The Tree of Science: A Deep Dive into Pío Baroja’s Masterpiece

Pío Baroja

Design of the Novel

Baroja championed a novel open to all possibilities, proclaiming absolute freedom for the writer in its design. For Baroja, the novel is a genre that accommodates everything from philosophical and psychological reflection to adventure, criticism, and humor. All these elements are reflected in his novels, but his reverence for action determines his preference for adventure plots. His characters are generally maladjusted beings who often fail in their vital struggles. Characterized by their pessimistic and hopeless words and actions, they are endowed with a powerful drive that, in most cases, proves futile, failing to overcome the world. In addition to the protagonists, Baroja incorporates a large number of characters into the central action who then disappear without a trace. The women involved are rarely more than mere circumstantial figures. Fictional conversations form the core of many of his works: the characters defend their views through believable dialogue. Baroja’s simple novel became a dialogical practice in the style of the Aizgorri house. He further emphasizes the mastery of description: the author selects the components of each scene and focuses on detail, occasionally pausing the narrative tension, thus restoring objectivity to the reader.

Major Novels

The Way of Perfection

This novel, published in 1902, is divided by its protagonist, Fernando Osorio, who, like other Baroja heroes, oscillates between periods of suffering and apathy. Finally, he reaches the fullness of life on Levantine land.

The Search

The Search, Aurora Red, and The Weed form the trilogy The Struggle for Life. The trilogy offers a faithful reflection of Madrid society at the beginning of the century and chronicles the struggle of “the bottom” to ascend, of “outsiders” to enter the city. The three novels gain their unity through the theme: the common areas of the anarchist proletariat and the “gulf” of Madrid, which materialize in the fluctuation between vagrancy and employment of the protagonist, Manuel. The Search is the most representative in terms of Baroja’s procedure: synthetic observation without comment, with a direct and sharp style.

The Tree of Science

Azorín saw this work as encapsulating the very spirit of Baroja. Baroja himself considered it one of his best novels. Written in 1911, it contains a great deal of autobiography, recreating many episodes and details of Baroja’s life. But the entire book is also a snapshot of the sensitivity and spiritual conflict of the era. This work responds to a “novel of character formation.” Indeed, it develops the life of Andrés Hurtado, a character lost in an absurd world and amidst adverse circumstances that constitute a sequence of disappointments. Therefore, the central plot of the novel is none other than the history of existential disorientation. The characters and environments are a mosaic of Spanish life of the time. It is around 1898, a Spain that is breaking down amid concern for the majority. Andrés criticizes the intellectual poverty of the era and the contempt for science and research. He also deals with social issues: soon the most diverse materials and defects appear, the product of a society that Andrés would like to see destroyed. Seeing the state of his country and the ignorance of its people, Andrés falls into a pessimism that is heightened by the death of his brother. This explains why we are facing a “philosophical” novel, in which, again, existential conflicts are central to the work. In religious matters, the protagonist is also critical and ruthless with a certain type of Catholicism, like his friend Lamela. Hurtado finds no intellectual anchor. Science does not provide the answers he seeks to his big questions about the meaning of life and the world. On the contrary, intelligence and science only exacerbate the pain of living.

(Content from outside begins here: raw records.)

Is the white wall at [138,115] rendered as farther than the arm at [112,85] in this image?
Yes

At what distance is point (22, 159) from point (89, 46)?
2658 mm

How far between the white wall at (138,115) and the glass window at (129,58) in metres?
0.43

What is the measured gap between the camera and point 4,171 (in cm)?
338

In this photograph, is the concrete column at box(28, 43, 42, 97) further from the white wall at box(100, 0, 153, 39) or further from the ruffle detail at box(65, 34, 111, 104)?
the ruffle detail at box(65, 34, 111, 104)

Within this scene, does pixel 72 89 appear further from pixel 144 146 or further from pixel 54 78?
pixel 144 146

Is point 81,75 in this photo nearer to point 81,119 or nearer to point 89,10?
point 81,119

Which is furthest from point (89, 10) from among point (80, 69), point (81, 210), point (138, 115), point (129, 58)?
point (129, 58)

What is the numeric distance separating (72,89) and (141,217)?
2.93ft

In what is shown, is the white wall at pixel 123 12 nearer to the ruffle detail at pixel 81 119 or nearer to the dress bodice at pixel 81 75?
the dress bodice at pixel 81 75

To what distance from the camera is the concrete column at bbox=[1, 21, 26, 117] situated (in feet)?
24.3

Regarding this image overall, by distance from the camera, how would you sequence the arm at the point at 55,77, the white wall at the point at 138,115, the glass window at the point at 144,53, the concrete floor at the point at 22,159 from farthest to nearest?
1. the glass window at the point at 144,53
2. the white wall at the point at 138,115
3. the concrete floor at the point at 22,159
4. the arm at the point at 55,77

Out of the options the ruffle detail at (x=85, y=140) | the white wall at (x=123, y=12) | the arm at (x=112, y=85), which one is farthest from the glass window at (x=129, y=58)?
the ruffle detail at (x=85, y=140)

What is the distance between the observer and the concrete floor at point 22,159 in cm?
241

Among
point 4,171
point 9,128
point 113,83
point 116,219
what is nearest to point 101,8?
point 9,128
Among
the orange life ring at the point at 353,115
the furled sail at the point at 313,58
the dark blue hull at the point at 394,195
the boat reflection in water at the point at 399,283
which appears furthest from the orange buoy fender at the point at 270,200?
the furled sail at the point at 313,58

In short, human life is without explanation, without meaning. Andrés’ philosophical readings confirm this. His main influence comes, sometimes almost verbatim, from some definitions of life that we find in Schopenhauer’s work.

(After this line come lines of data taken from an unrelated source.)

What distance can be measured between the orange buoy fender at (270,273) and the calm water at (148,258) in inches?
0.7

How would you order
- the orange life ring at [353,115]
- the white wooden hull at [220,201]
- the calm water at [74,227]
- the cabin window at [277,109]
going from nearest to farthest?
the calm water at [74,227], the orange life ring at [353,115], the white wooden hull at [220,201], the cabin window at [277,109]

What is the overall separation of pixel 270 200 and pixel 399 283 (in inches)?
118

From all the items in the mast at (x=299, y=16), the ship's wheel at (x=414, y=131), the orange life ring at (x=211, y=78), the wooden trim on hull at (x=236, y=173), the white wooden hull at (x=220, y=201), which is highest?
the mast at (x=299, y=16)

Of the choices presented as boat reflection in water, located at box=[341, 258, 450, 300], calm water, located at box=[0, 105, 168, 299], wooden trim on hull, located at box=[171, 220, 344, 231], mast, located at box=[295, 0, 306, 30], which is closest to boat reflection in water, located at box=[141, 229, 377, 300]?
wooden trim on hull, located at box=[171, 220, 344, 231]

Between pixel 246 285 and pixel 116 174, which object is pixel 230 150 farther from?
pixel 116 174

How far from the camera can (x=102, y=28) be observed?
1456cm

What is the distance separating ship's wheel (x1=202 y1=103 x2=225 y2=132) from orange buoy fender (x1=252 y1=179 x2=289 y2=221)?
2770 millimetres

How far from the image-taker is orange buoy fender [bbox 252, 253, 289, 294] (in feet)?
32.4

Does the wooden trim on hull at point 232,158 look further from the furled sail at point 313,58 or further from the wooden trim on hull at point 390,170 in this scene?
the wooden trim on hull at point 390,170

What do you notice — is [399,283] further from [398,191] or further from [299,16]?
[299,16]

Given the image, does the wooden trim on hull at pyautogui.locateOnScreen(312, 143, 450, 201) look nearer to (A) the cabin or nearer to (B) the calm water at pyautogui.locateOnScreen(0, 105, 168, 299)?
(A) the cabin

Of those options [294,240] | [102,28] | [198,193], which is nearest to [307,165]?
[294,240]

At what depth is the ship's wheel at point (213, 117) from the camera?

The external structure of the work is as follows: it consists of seven parts totaling 53 generally short chapters. The number of chapters that make up each part is variable. Regarding its internal structure, we would divide the work into two cycles of the protagonist’s life, separated by an intermediate reflection. Therefore, the first three chapters constitute a cycle, until the death of Luisito in the fourth chapter. The fifth and sixth chapters are the reflection with his uncle Iturrioz, and the seventh chapter spreads to the second cycle, which ends with the death of his wife, son, and his suicide.

With regard to style, Baroja implements techniques of character portrayal and reflects the reality of environments. He tries to give little information, but in brief, representative paragraphs. He uses traits with great naturalness of expression, both in the narrative, as in the descriptive or in the dialogues. Of special interest is the intentional use of colloquialisms and slang, with a perfect awareness of its expressive values and “environmental” purpose. In conclusion, the novel The Tree of Knowledge is “the most typical novel of the Generation of ’98,” and even serves as a good example of how Baroja and his contemporaries anticipated a number of contemporary existential concerns.